When on Mars…..


“That was a complete waste of time!”

I roll my eyes as Danny’s tinny voice echoes in my helmet. I can barely stand the guy, I really don’t need to have his bitching in surround sound as we trudge our way back to the Endeavour.

I shake my head as much as I’m able to in the chunky space suit, the protective gear we wear is heavy and cumbersome. As awkward as the suit is, I know that both Danny and I would die without it.

Maybe if I tear a little hole in his suit…..

No, I can’t think like that. As much as Danny is an ass, I’d sooner put up with his irritating ways than die of boredom on my own. He’s an idiot, but at least he’s company.

We’d landed on the planet’s surface a few hours ago, by the time we’d suited up we were both itching to get out there and discover as much about the planet as we could. Danny had joked about finding ‘little green men’ as we took our first steps outside the ship, our bodies slowly adjusting to the difference in gravity from what we’d been used to on Earth.

“Our little green buddies better throw us some sort of welcoming party, otherwise we’re gonna colonise their asses!”

“Shut up, Danny.”

That had been over an hour ago. My legs ached from the density of gravity and I’d signalled to Danny that we should make our way back to the ship.

I was hungry.

My mouth fell open. Standing at the entrance to our spacecraft was the ugliest insect I’d ever seen. Several legs, three heads and a hideously large mouth, the insect was at least eight foot tall.

“What the fu….”

Danny didn’t have time to finish his thought. One moment he was standing next to me, the next he was gone, picked up by the creature and swallowed whole.

I felt something warm and sticky coat the inside of my space suit – my bowels had just emptied themselves.

“We come in peace.”

I held my hands up in a sign of surrender, the insect staring at me with what I presumed was a look of curiosity.

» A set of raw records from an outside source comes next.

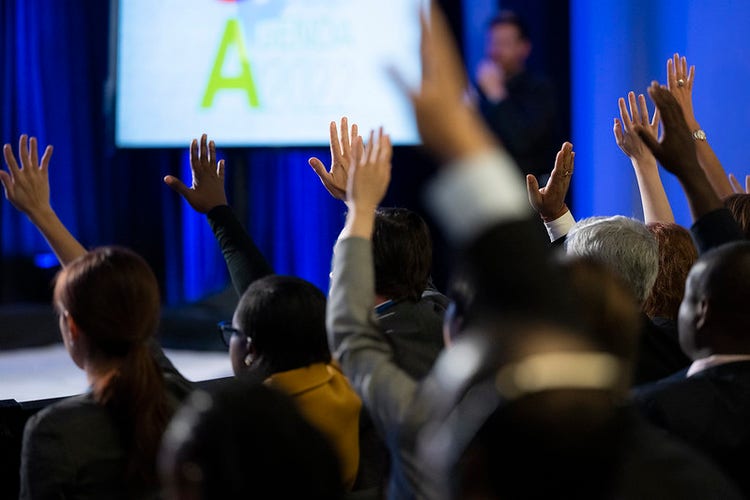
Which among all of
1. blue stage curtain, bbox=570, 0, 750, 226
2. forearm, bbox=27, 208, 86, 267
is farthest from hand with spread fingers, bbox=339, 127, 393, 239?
blue stage curtain, bbox=570, 0, 750, 226

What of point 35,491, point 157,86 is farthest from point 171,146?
point 35,491

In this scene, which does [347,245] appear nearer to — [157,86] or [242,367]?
[242,367]

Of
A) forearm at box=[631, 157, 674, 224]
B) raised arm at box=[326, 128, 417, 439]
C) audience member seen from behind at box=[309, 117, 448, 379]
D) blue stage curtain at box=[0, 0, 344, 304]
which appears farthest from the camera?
blue stage curtain at box=[0, 0, 344, 304]

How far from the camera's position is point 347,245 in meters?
1.15

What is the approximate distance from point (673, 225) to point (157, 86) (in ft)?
9.98

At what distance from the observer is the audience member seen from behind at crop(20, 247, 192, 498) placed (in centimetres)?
128

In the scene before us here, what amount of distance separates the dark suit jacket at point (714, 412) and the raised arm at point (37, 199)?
1.11 metres

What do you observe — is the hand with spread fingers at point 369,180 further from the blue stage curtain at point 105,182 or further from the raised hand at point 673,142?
the blue stage curtain at point 105,182

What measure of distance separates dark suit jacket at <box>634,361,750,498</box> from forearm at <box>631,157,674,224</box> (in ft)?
3.78

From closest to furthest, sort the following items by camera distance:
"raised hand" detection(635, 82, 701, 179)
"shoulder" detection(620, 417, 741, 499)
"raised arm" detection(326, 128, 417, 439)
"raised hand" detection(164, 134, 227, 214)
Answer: "shoulder" detection(620, 417, 741, 499) → "raised arm" detection(326, 128, 417, 439) → "raised hand" detection(635, 82, 701, 179) → "raised hand" detection(164, 134, 227, 214)

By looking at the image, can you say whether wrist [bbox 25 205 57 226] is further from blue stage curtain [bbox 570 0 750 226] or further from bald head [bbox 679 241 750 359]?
blue stage curtain [bbox 570 0 750 226]

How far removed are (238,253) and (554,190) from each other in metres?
0.78

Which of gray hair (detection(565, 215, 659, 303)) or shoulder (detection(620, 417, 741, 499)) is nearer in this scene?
shoulder (detection(620, 417, 741, 499))

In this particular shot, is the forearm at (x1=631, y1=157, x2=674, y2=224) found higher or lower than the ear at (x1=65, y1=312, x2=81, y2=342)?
higher
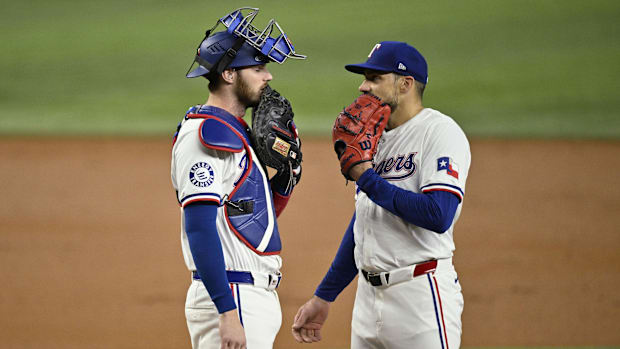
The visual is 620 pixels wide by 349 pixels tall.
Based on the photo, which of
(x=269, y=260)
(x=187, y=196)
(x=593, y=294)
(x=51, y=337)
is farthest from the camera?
(x=593, y=294)

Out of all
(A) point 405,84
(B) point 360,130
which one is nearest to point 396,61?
(A) point 405,84

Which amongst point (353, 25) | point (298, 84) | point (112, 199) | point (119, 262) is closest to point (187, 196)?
point (119, 262)

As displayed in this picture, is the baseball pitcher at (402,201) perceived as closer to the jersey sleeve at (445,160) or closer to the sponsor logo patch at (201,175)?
the jersey sleeve at (445,160)

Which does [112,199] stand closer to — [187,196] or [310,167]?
[310,167]

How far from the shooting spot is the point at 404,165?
2873mm

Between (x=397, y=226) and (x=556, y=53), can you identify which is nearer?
(x=397, y=226)

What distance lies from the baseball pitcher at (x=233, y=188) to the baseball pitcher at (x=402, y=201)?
0.33 metres

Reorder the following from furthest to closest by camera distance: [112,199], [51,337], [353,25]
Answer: [353,25] < [112,199] < [51,337]

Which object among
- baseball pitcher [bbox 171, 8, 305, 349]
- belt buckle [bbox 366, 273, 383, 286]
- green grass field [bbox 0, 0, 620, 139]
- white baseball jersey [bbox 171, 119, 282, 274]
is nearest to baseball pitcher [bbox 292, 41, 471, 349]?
belt buckle [bbox 366, 273, 383, 286]

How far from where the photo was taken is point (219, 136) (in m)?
2.58

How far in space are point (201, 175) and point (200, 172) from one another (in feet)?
0.05

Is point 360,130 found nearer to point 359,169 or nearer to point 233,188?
point 359,169

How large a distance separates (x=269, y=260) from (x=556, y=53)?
11.6m

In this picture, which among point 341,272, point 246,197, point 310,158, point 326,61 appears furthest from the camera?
point 326,61
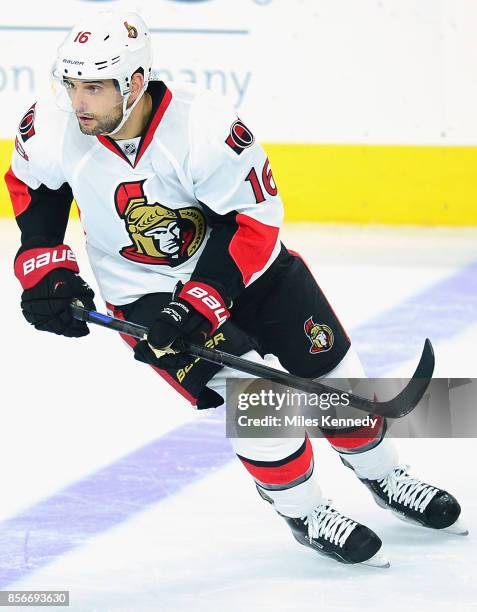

I think it might have said something but I couldn’t be sure.

Then an idea hit me.

I motioned to the door and crept closer. I have no idea why, but the insect let me pass, although it kept its huge eyes firmly on me.

Tossing stuff aside, I found what I’d been looking for, praying that it held the key to my salvation.

Head bowed, I held the precious item out.

The insect gurgled at me. I lifted my eyes and smiled as it took the Mars bar from my open hands. I heard it rip the wrapper and chomp.

When on Mars, give a Martian a Mars Bar.

And then it looked at me, its huge jaw covered in chocolate as its pincer-like arms latched onto me.

“Oh crap.”

Posted in response to Thain In Vain’s Week 23 prompt: The first men/women to set foot on Mars return to their ship only to find a large, strange insect on the door of the ship.




Filed under Flash Fiction 52 Challenge

14 responses to “When on Mars…..

  1. This was awesome! And that ending had me jumping 😀

  2. Maybe a Snickers next time might win the creature over! Great story. Really like the annoying sidekick! Got a big laugh out of “our little green buddies better throw us some sort of welcoming party, otherwise we’re gonna colonise their asses!” Clever take on the prompt! TiV

  3. Man, there have been some great responses to this prompt. I giggle, though, that every single one has ended less then happily for our stalwart astronauts. 😉

  4. What a great take on the prompt, Heather! I loved the humor and had anticipated it after you asked me about the Mars Bar reference – what I didn’t expect was the scary ending! Death by chocolate… sort of! Well done!

    • Thanks Kate! 🙂

      Humour, chocolate and a less than pleasant ending….what more could you ask for?

      Maybe the astronaut should have given him a Snickers bar instead…. 😆

  5. Pingback: Flash Fiction Challenge – Week Twenty-Three Submissions | Thain in Vain

  6. “When on Mars, give a Martian a Mars Bar.” I LOL’d. Great work!

    • Thanks Mark!

      I couldn’t resist the opportunity to give a Martian a Mars Bar. When on Mars, right? 🙂

      Personally, I think it’d be a great way to make ‘First Contact’….’Hey guys, we love you little Martians so much we named our candy bar after you!’